Former Democratic S.C. Gov. Jim Hodges said he has known Kaine for about 10 years, calling the Virginian a “terrific choice” given his experience as mayor of Richmond, governor of his home state and a U.S. senator.
It does not hurt that Kaine is “affable,” speaks fluent Spanish and can help win over independent and moderate voters still on the fence, Hodges said.
“The old saying is: ‘He’s someone you’d want to have a beer with,’ ” Hodges said. “Absolutely.”
S.C. Democratic Party Chairman Jaime Harrison called Kaine a “tremendous Democrat,” adding his addition solidifies the Democratic ticket as the reasonable alternative to GOP nominee Donald Trump.
“He’s a seasoned official and has the temperament and knowledge that ... America needs,” Harrison said. “We’re looking for the steady hand. We’re not looking for the bombastic personality, the fire and brimstone. I think that turns people off.”
Scott Buchanan, a political scientist at The Citadel, called Kaine’s pick “good politics.” Winning Virginia, a battleground state where Kaine is popular, would “considerably” boost Clinton’s chances of defeating Trump in November, he said.
Vice presidential candidates seldom matter in deciding elections, Buchanan said, adding the last major impact came in 1960, when vice presidential nominee Lyndon B. Johnson helped Democrat John F. Kennedy become president by carrying Texas.
“The running mate makes for good media coverage,” Buchanan said. “But, come November, the average voter is going to vote for either Hillary Clinton or Donald Trump. To a degree, the running mates are just along for the ride.”
S.C. GOP Chair Matt Moore called Kaine a “safe and uninspiring choice,” predicting the Virginian will have little impact on the November election.
“I doubt most Virginians and Americans can name anything he’s accomplished while in office,” Moore said.
Kaine himself has admitted he is “boring.”
But that is not a weakness, state Rep. Cobb-Hunter said.
“One of the things that we need to be clear about is when we are electing a president, a vice president it’s not about how bombastic they are,” she said. “We see examples of that on the other side. We need a president with the right temperament, a vice president with the right temperament.”

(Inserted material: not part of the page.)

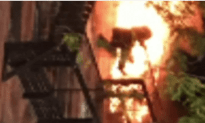 New York Fire Fighter's Dramatic Rescue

Former S.C. state Rep. Bakari Sellers, a commentator for CNN, said Kaine would help win over rural white voters.
The Bamberg Democrat also predicted Kaine easily will handle Republican vice presidential nominee Mike Pence in their debate.
“He’ll destroy Mike Pence,” Sellers said. “Mike Pence is ‘meh.’ ”
U.S. Rep. Jim Clyburn, D-Columbia, said Thursday he had given input to Clinton and her campaign on the vice presidential selection, adding he liked all of the finalists.
Those finalists reportedly were Kaine, U.S. Labor Secretary Tom Perez and U.S. Agriculture Secretary Tom Vilsack, former governor of Iowa.
Clyburn praised Kaine’s experience and ability to capably ascend to the presidency.
“I’ve had more experience with Tim Kaine than any one of the three (finalists),” Clyburn said.